— AIM —
Please reproduce everything from "Scaling to Terabytes" down to "cross-lingual semantic fingerprinting." in the excerpt on running the test suite below, keeping every word and symbol unchanged.

— SOURCE EXCERPT —
Run the complete test suite:

# All tests (109 total: 96 unit + 13 integration)
cargo test

# With output
cargo test -- --nocapture

# Specific module
cargo test som::
cargo test fingerprint::

# Integration tests only
cargo test --test integration_tests

Test coverage includes:

  • Unit tests for all modules
  • Integration tests for end-to-end workflows
  • Property-based testing with proptest
  • Snapshot testing with insta

Scaling to Terabytes & Cross-Lingual Alignment

This section documents the architectural considerations and future roadmap for scaling Proteus to terabyte-scale corpora and enabling cross-lingual semantic fingerprinting.

— MATERIAL PROVIDED —

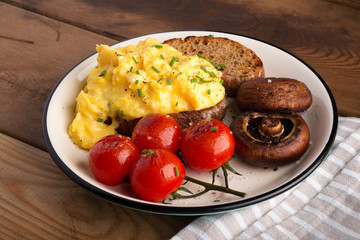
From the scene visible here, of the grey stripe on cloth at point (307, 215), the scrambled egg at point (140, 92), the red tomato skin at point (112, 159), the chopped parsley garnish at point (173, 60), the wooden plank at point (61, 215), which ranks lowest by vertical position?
the wooden plank at point (61, 215)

— PROBLEM SOLUTION —
Scaling to Terabytes & Cross-Lingual Alignment

This section documents the architectural considerations and future roadmap for scaling Proteus to terabyte-scale corpora and enabling cross-lingual semantic fingerprinting.